Analytic Theory of Non‑linear Dynamics : Most solvable results apply to linear or infinite‑width limits; finite‑width non‑linear dynamics remain a black hole.

Origin and Breakdown of Scaling Laws : Why do power‑law relationships hold, and under what conditions do they fail?

Complete Phase Diagram of Lazy vs. Rich Regimes : What does the transition region look like, and is there a third regime?

Standard Model of Hyperparameters : Can μP, central flow, and related schemes be unified into a comprehensive guide?

Mathematical Proof of Representation Convergence : Can optimization dynamics rigorously guarantee convergent internal representations?

Theoretical Upper Bounds on Generalization Error : Why do heavily over‑parameterized networks avoid severe over‑fitting?

Theory‑Driven Architecture Design : Can first‑principles derivations replace trial‑and‑error in architecture search?

Emergence Mechanisms for Language and Reasoning : Under what conditions do in‑context learning and chain‑of‑thought reasoning emerge?

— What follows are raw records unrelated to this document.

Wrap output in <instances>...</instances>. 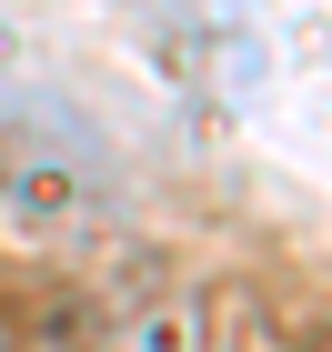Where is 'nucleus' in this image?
<instances>
[{
  "instance_id": "obj_1",
  "label": "nucleus",
  "mask_w": 332,
  "mask_h": 352,
  "mask_svg": "<svg viewBox=\"0 0 332 352\" xmlns=\"http://www.w3.org/2000/svg\"><path fill=\"white\" fill-rule=\"evenodd\" d=\"M111 201V151L81 111L41 81L0 71V212L30 232H81Z\"/></svg>"
},
{
  "instance_id": "obj_2",
  "label": "nucleus",
  "mask_w": 332,
  "mask_h": 352,
  "mask_svg": "<svg viewBox=\"0 0 332 352\" xmlns=\"http://www.w3.org/2000/svg\"><path fill=\"white\" fill-rule=\"evenodd\" d=\"M192 352H332V292L282 272H212L192 282Z\"/></svg>"
},
{
  "instance_id": "obj_3",
  "label": "nucleus",
  "mask_w": 332,
  "mask_h": 352,
  "mask_svg": "<svg viewBox=\"0 0 332 352\" xmlns=\"http://www.w3.org/2000/svg\"><path fill=\"white\" fill-rule=\"evenodd\" d=\"M0 352H121V322L91 282L0 252Z\"/></svg>"
}]
</instances>
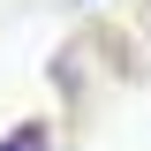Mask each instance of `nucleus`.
Segmentation results:
<instances>
[{
  "instance_id": "f257e3e1",
  "label": "nucleus",
  "mask_w": 151,
  "mask_h": 151,
  "mask_svg": "<svg viewBox=\"0 0 151 151\" xmlns=\"http://www.w3.org/2000/svg\"><path fill=\"white\" fill-rule=\"evenodd\" d=\"M0 151H53V121H45V113H30V121H15V129L0 136Z\"/></svg>"
},
{
  "instance_id": "f03ea898",
  "label": "nucleus",
  "mask_w": 151,
  "mask_h": 151,
  "mask_svg": "<svg viewBox=\"0 0 151 151\" xmlns=\"http://www.w3.org/2000/svg\"><path fill=\"white\" fill-rule=\"evenodd\" d=\"M76 8H91V0H76Z\"/></svg>"
}]
</instances>
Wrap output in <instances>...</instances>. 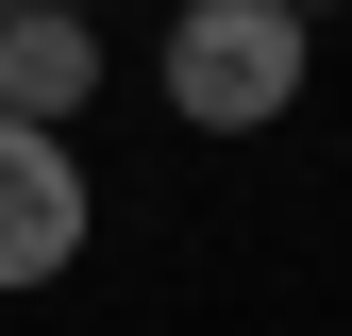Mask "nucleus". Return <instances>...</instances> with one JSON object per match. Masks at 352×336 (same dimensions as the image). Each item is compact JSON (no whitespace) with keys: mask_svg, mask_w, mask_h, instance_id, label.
<instances>
[{"mask_svg":"<svg viewBox=\"0 0 352 336\" xmlns=\"http://www.w3.org/2000/svg\"><path fill=\"white\" fill-rule=\"evenodd\" d=\"M168 118L185 135H269V118H302V17L285 0H168Z\"/></svg>","mask_w":352,"mask_h":336,"instance_id":"obj_1","label":"nucleus"},{"mask_svg":"<svg viewBox=\"0 0 352 336\" xmlns=\"http://www.w3.org/2000/svg\"><path fill=\"white\" fill-rule=\"evenodd\" d=\"M84 151L67 135H34V118H0V286H51L67 252H84Z\"/></svg>","mask_w":352,"mask_h":336,"instance_id":"obj_2","label":"nucleus"},{"mask_svg":"<svg viewBox=\"0 0 352 336\" xmlns=\"http://www.w3.org/2000/svg\"><path fill=\"white\" fill-rule=\"evenodd\" d=\"M84 101H101V34H84L67 0H0V118L51 135V118H84Z\"/></svg>","mask_w":352,"mask_h":336,"instance_id":"obj_3","label":"nucleus"},{"mask_svg":"<svg viewBox=\"0 0 352 336\" xmlns=\"http://www.w3.org/2000/svg\"><path fill=\"white\" fill-rule=\"evenodd\" d=\"M285 17H336V0H285Z\"/></svg>","mask_w":352,"mask_h":336,"instance_id":"obj_4","label":"nucleus"}]
</instances>
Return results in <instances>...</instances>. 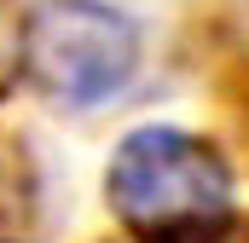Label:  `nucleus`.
I'll return each mask as SVG.
<instances>
[{"label":"nucleus","mask_w":249,"mask_h":243,"mask_svg":"<svg viewBox=\"0 0 249 243\" xmlns=\"http://www.w3.org/2000/svg\"><path fill=\"white\" fill-rule=\"evenodd\" d=\"M105 197L133 243H214L232 226V168L186 127H133L110 156Z\"/></svg>","instance_id":"obj_1"},{"label":"nucleus","mask_w":249,"mask_h":243,"mask_svg":"<svg viewBox=\"0 0 249 243\" xmlns=\"http://www.w3.org/2000/svg\"><path fill=\"white\" fill-rule=\"evenodd\" d=\"M23 69L58 104H105L139 69V29L99 0H41L23 23Z\"/></svg>","instance_id":"obj_2"}]
</instances>
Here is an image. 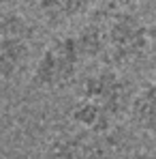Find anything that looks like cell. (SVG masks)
I'll return each instance as SVG.
<instances>
[{
	"instance_id": "1",
	"label": "cell",
	"mask_w": 156,
	"mask_h": 159,
	"mask_svg": "<svg viewBox=\"0 0 156 159\" xmlns=\"http://www.w3.org/2000/svg\"><path fill=\"white\" fill-rule=\"evenodd\" d=\"M135 93L124 71L101 65L79 82L77 99L69 116L81 131L105 135L129 116Z\"/></svg>"
},
{
	"instance_id": "2",
	"label": "cell",
	"mask_w": 156,
	"mask_h": 159,
	"mask_svg": "<svg viewBox=\"0 0 156 159\" xmlns=\"http://www.w3.org/2000/svg\"><path fill=\"white\" fill-rule=\"evenodd\" d=\"M105 67L124 71L148 58V26L126 9H105Z\"/></svg>"
},
{
	"instance_id": "3",
	"label": "cell",
	"mask_w": 156,
	"mask_h": 159,
	"mask_svg": "<svg viewBox=\"0 0 156 159\" xmlns=\"http://www.w3.org/2000/svg\"><path fill=\"white\" fill-rule=\"evenodd\" d=\"M81 67L83 60L73 34H60L53 37L34 60L30 84L43 93H62L75 84Z\"/></svg>"
},
{
	"instance_id": "4",
	"label": "cell",
	"mask_w": 156,
	"mask_h": 159,
	"mask_svg": "<svg viewBox=\"0 0 156 159\" xmlns=\"http://www.w3.org/2000/svg\"><path fill=\"white\" fill-rule=\"evenodd\" d=\"M34 26L22 13H0V82L15 80L32 58Z\"/></svg>"
},
{
	"instance_id": "5",
	"label": "cell",
	"mask_w": 156,
	"mask_h": 159,
	"mask_svg": "<svg viewBox=\"0 0 156 159\" xmlns=\"http://www.w3.org/2000/svg\"><path fill=\"white\" fill-rule=\"evenodd\" d=\"M43 159H109V148L101 135L71 129L53 135L45 146Z\"/></svg>"
},
{
	"instance_id": "6",
	"label": "cell",
	"mask_w": 156,
	"mask_h": 159,
	"mask_svg": "<svg viewBox=\"0 0 156 159\" xmlns=\"http://www.w3.org/2000/svg\"><path fill=\"white\" fill-rule=\"evenodd\" d=\"M105 20L107 11H94L86 24H81L79 30L73 34L75 45L83 62H103L105 56Z\"/></svg>"
},
{
	"instance_id": "7",
	"label": "cell",
	"mask_w": 156,
	"mask_h": 159,
	"mask_svg": "<svg viewBox=\"0 0 156 159\" xmlns=\"http://www.w3.org/2000/svg\"><path fill=\"white\" fill-rule=\"evenodd\" d=\"M99 0H39V13L47 26H64L77 17L88 15L94 11Z\"/></svg>"
},
{
	"instance_id": "8",
	"label": "cell",
	"mask_w": 156,
	"mask_h": 159,
	"mask_svg": "<svg viewBox=\"0 0 156 159\" xmlns=\"http://www.w3.org/2000/svg\"><path fill=\"white\" fill-rule=\"evenodd\" d=\"M129 118L141 133L156 140V80L135 93Z\"/></svg>"
},
{
	"instance_id": "9",
	"label": "cell",
	"mask_w": 156,
	"mask_h": 159,
	"mask_svg": "<svg viewBox=\"0 0 156 159\" xmlns=\"http://www.w3.org/2000/svg\"><path fill=\"white\" fill-rule=\"evenodd\" d=\"M148 65L156 73V22L148 26Z\"/></svg>"
},
{
	"instance_id": "10",
	"label": "cell",
	"mask_w": 156,
	"mask_h": 159,
	"mask_svg": "<svg viewBox=\"0 0 156 159\" xmlns=\"http://www.w3.org/2000/svg\"><path fill=\"white\" fill-rule=\"evenodd\" d=\"M141 159H156V148H152V151H148V153H145V155H143Z\"/></svg>"
},
{
	"instance_id": "11",
	"label": "cell",
	"mask_w": 156,
	"mask_h": 159,
	"mask_svg": "<svg viewBox=\"0 0 156 159\" xmlns=\"http://www.w3.org/2000/svg\"><path fill=\"white\" fill-rule=\"evenodd\" d=\"M22 2H26V4H36L39 0H22Z\"/></svg>"
}]
</instances>
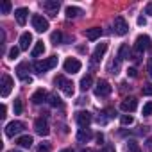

Physical Symmetries and Neural Inductive Biases : Do neural networks inherently encode translational, rotational, or scale invariances, or must they learn them from data?

Formal Axiomatic System for Learning Mechanics : A rigorous set of axioms comparable to Newton’s laws or quantum mechanics is needed.

These open problems outline a roadmap; solving any of them could transform the “alchemy” era of deep learning into a disciplined scientific discipline.